═════ Material to process
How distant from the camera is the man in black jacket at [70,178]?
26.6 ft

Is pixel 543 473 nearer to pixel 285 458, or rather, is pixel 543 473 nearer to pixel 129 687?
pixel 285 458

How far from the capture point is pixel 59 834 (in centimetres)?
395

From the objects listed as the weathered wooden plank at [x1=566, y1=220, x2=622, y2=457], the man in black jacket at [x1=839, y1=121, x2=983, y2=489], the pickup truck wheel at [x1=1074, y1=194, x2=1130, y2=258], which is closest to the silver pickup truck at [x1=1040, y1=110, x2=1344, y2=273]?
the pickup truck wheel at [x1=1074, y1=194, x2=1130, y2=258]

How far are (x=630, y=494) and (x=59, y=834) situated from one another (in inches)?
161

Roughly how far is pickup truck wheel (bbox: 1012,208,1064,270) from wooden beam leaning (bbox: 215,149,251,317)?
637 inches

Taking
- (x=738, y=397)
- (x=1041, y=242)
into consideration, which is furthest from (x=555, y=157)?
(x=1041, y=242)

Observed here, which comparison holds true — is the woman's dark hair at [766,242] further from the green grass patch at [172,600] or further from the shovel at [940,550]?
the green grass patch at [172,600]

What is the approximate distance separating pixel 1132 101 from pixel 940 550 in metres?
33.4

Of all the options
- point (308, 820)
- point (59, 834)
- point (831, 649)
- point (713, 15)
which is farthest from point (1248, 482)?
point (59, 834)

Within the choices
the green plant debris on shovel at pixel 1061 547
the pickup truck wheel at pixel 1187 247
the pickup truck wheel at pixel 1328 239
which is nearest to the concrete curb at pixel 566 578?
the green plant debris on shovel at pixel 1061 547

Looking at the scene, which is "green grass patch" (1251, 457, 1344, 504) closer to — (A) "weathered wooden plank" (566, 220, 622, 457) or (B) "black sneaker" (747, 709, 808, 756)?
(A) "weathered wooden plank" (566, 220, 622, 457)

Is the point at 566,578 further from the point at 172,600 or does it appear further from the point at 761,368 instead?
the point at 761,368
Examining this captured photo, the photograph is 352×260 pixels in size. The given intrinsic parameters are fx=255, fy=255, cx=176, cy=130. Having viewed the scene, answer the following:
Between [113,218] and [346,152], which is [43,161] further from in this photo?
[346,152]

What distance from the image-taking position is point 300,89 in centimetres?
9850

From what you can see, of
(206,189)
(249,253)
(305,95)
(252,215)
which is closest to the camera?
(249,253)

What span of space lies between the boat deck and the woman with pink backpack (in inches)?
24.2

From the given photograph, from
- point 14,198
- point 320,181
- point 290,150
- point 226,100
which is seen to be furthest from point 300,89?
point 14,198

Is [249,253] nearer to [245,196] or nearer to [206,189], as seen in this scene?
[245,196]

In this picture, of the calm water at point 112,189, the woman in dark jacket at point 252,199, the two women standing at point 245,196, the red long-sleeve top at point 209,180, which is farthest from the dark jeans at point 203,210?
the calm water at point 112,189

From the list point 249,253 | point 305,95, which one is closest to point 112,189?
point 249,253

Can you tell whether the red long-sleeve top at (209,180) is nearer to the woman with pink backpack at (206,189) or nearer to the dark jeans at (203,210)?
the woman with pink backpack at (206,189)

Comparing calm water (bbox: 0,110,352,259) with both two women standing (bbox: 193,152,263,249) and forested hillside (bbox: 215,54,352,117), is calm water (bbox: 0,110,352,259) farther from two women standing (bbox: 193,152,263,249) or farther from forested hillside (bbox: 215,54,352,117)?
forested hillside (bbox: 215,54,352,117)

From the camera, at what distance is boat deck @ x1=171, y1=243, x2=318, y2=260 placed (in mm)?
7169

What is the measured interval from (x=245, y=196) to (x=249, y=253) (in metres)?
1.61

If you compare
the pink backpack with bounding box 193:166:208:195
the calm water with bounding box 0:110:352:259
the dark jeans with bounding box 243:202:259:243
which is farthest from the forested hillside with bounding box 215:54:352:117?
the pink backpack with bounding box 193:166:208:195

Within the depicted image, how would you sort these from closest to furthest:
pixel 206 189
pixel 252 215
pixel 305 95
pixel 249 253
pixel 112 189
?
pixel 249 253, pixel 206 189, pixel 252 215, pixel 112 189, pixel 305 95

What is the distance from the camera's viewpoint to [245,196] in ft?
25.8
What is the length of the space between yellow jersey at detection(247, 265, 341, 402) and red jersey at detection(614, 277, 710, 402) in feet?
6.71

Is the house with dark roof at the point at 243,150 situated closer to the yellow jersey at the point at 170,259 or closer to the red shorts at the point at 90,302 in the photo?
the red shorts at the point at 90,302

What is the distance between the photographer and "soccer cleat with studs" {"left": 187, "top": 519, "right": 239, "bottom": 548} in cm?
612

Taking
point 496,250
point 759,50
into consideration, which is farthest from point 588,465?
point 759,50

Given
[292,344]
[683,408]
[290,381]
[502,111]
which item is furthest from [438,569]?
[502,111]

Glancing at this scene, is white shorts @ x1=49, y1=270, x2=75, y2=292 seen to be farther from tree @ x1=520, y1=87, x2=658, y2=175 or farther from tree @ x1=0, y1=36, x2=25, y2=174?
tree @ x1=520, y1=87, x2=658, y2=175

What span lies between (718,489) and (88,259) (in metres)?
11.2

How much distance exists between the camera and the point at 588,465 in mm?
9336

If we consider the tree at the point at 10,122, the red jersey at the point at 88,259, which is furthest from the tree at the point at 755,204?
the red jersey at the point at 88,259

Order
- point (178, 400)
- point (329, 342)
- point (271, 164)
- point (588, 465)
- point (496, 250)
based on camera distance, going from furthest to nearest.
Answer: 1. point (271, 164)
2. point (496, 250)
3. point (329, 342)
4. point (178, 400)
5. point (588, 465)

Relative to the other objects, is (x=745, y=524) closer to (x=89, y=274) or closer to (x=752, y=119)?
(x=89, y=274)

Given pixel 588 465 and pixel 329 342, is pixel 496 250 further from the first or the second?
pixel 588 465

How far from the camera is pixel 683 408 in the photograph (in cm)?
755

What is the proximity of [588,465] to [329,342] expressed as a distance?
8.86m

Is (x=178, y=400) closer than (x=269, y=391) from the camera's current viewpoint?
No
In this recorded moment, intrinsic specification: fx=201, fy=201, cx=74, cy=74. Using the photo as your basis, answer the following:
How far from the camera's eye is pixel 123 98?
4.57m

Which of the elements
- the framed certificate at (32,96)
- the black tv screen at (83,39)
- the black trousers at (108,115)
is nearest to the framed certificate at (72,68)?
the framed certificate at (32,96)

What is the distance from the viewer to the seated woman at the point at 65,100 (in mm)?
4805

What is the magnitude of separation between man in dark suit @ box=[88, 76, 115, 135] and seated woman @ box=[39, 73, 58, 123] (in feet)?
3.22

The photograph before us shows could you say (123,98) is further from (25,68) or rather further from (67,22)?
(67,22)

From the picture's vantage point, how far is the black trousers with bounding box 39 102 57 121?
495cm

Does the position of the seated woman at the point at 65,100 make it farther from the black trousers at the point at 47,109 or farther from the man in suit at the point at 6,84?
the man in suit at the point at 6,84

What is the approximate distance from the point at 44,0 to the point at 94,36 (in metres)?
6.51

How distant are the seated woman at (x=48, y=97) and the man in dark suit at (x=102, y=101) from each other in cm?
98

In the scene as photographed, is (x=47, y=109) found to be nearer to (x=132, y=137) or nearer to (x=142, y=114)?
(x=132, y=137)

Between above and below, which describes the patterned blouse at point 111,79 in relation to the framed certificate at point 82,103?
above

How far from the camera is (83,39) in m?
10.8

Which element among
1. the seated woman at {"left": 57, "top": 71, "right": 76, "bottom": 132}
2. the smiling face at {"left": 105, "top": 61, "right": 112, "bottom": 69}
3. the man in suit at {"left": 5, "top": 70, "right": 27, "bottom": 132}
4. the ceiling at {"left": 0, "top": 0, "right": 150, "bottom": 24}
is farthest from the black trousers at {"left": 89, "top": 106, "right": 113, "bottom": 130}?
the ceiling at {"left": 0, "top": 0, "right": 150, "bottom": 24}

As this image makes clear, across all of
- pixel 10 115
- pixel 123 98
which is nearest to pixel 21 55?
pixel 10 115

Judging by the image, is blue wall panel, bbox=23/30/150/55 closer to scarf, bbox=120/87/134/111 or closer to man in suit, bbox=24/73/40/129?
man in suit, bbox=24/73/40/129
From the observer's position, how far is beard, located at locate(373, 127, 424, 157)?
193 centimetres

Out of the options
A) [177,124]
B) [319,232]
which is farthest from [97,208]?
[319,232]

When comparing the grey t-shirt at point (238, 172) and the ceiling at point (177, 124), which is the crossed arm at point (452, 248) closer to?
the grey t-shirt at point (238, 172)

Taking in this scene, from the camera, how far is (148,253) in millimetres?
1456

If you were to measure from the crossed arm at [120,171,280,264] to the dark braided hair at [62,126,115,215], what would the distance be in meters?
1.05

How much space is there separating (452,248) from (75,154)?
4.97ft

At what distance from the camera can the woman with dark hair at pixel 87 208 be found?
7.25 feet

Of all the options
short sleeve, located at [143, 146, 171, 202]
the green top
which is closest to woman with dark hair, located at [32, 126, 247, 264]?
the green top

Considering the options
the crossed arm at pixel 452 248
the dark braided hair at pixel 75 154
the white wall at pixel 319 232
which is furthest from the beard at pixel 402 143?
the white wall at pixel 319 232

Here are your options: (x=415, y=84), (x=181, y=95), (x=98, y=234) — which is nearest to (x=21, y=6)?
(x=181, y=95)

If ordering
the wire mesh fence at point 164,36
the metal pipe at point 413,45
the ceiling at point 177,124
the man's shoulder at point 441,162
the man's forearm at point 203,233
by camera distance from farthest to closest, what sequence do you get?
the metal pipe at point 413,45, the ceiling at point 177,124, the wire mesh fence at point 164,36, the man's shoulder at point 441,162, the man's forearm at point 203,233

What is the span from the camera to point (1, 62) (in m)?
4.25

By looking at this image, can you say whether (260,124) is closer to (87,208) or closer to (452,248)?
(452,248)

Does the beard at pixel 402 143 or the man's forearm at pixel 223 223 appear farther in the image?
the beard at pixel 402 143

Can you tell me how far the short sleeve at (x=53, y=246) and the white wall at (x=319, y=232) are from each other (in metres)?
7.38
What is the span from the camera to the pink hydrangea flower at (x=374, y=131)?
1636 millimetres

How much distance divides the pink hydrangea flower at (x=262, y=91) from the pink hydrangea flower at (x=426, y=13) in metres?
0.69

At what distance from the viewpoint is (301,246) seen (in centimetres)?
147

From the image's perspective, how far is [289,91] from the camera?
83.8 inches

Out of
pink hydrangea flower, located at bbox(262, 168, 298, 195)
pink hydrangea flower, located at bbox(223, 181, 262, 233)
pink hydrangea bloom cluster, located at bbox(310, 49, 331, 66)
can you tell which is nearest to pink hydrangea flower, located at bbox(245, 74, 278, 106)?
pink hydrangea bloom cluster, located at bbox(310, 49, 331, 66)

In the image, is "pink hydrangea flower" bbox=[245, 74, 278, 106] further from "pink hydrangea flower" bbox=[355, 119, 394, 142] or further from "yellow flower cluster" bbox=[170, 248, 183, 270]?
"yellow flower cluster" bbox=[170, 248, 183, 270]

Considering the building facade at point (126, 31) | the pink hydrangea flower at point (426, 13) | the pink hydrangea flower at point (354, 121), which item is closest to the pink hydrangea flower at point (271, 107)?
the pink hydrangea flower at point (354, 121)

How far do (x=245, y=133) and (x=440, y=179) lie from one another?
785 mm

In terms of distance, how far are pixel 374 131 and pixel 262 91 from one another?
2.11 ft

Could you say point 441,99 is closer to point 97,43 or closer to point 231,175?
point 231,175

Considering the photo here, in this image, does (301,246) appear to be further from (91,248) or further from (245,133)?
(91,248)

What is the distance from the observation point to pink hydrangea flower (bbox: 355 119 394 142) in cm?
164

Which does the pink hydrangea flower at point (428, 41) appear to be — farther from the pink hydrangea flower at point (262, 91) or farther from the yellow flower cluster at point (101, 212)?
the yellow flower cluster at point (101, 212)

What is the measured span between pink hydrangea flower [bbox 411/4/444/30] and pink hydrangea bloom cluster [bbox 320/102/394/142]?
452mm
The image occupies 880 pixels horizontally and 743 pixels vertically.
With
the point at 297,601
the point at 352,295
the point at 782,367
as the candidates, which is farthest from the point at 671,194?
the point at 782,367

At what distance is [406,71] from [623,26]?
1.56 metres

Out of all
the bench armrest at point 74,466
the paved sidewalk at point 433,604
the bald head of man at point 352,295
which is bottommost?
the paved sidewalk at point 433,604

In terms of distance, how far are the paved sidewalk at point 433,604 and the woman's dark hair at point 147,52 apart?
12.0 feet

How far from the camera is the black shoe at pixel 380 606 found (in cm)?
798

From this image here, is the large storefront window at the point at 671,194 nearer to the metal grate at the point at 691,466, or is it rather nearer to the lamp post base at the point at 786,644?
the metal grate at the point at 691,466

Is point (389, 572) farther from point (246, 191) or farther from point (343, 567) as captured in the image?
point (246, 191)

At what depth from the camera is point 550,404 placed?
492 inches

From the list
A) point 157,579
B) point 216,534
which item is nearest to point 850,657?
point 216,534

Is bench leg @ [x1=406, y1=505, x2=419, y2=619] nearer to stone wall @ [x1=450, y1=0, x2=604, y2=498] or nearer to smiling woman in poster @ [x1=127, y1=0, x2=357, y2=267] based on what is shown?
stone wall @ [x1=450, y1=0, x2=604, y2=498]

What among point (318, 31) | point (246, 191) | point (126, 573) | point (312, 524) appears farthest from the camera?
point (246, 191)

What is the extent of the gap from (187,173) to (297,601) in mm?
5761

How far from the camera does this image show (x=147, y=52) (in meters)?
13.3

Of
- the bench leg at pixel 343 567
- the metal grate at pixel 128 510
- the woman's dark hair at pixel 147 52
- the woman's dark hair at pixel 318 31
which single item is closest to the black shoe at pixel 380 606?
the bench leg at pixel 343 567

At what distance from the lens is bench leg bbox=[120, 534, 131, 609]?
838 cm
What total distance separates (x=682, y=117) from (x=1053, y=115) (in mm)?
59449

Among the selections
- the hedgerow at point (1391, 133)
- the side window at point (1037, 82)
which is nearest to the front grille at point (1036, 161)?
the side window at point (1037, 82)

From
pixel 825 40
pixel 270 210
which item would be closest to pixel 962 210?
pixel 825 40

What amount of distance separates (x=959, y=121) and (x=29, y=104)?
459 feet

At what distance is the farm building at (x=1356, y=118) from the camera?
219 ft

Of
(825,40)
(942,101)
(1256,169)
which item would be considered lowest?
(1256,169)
══════════
- **Do this**
Find the line that contains "Is bench leg @" in the listing above. Retype it and every line after it up to the last, exactly, and nothing else.

- **The completed task**
Is bench leg @ [x1=406, y1=505, x2=419, y2=619] nearer to stone wall @ [x1=450, y1=0, x2=604, y2=498] or nearer to smiling woman in poster @ [x1=127, y1=0, x2=357, y2=267] based on what is shown?
stone wall @ [x1=450, y1=0, x2=604, y2=498]

What among point (318, 31) | point (246, 191) | point (126, 573) | point (312, 524) appears farthest from the camera?
point (246, 191)

What is the extent of the gap from (187,173) to (297,601) in mm?
5761

How far from the camera does this image show (x=147, y=52) (in meters)?
13.3

Of
- the bench leg at pixel 343 567
- the metal grate at pixel 128 510
- the woman's dark hair at pixel 147 52
- the woman's dark hair at pixel 318 31
which single item is closest to the black shoe at pixel 380 606?
the bench leg at pixel 343 567

At what distance from the lens is bench leg bbox=[120, 534, 131, 609]?
838 cm
What total distance separates (x=682, y=117) from (x=1053, y=115) (in mm)?
59449

Among the selections
- the hedgerow at point (1391, 133)
- the side window at point (1037, 82)
which is nearest to the front grille at point (1036, 161)?
the side window at point (1037, 82)

From
pixel 825 40
pixel 270 210
which item would be closest to pixel 962 210?
pixel 825 40

What amount of distance separates (x=959, y=121) and (x=29, y=104)?
459 feet

At what distance is the farm building at (x=1356, y=118) from the camera?
219 ft

Of
(825,40)
(942,101)
(1256,169)
which item would be considered lowest?
(1256,169)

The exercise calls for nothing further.